You are viewing a plain text version of this content. The canonical link for it is here.
Posted to dev@hive.apache.org by "Mithun Radhakrishnan (JIRA)" <ji...@apache.org> on 2014/09/30 22:58:34 UTC
[jira] [Commented] (HIVE-8313) Optimize evaluation for
ExprNodeConstantEvaluator and ExprNodeNullEvaluator
[ https://issues.apache.org/jira/browse/HIVE-8313?page=com.atlassian.jira.plugin.system.issuetabpanels:comment-tabpanel&focusedCommentId=14153741#comment-14153741 ]

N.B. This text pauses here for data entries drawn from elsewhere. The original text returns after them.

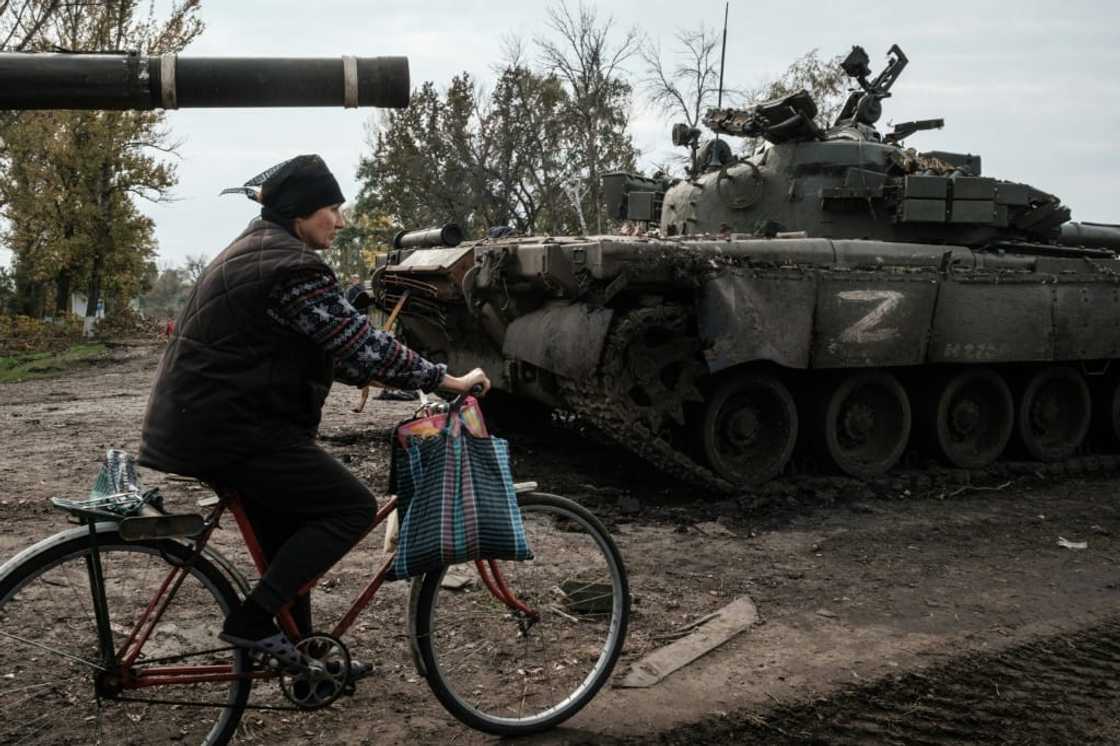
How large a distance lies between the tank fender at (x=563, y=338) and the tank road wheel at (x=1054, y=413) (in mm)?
4158

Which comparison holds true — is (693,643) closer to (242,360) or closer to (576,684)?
(576,684)

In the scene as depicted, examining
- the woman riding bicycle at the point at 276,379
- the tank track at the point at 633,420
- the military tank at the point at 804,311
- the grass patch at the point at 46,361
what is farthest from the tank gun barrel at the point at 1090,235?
the grass patch at the point at 46,361

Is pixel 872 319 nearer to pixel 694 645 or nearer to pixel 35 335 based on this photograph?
pixel 694 645

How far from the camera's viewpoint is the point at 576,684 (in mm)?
3812

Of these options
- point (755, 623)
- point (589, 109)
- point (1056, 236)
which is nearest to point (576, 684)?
point (755, 623)

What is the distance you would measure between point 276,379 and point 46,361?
17.1 metres

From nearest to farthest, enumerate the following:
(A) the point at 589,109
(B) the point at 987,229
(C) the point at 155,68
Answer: (C) the point at 155,68
(B) the point at 987,229
(A) the point at 589,109

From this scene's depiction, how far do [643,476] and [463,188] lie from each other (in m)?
26.0

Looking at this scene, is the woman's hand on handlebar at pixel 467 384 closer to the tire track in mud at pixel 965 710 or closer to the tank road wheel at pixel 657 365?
the tire track in mud at pixel 965 710

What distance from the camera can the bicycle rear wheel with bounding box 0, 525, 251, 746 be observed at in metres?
2.98

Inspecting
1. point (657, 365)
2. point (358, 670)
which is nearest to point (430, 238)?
point (657, 365)

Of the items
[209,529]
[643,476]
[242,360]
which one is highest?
[242,360]

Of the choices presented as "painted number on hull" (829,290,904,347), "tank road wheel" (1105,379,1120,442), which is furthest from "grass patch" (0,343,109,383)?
"tank road wheel" (1105,379,1120,442)

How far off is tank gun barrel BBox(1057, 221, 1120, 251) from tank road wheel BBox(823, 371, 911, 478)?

Mithun Radhakrishnan commented on HIVE-8313:
--------------------------------------------
This seems to have to do with the changes introduced in HIVE-4209, to provide caching for evaluation of deterministic sub-expressions.
In this particular case, the problem occurs in {{ExprNodeGenericFuncEvaluator::_evaluate()}}:
{code:title=ExprNodeGenericFuncEvaluator.java|borderStyle=solid}
@Override
protected Object _evaluate(Object row, int version) throws HiveException {
rowObject = row;
if (ObjectInspectorUtils.isConstantObjectInspector(outputOI) &&
isDeterministic()) {
// The output of this UDF is constant, so don't even bother evaluating.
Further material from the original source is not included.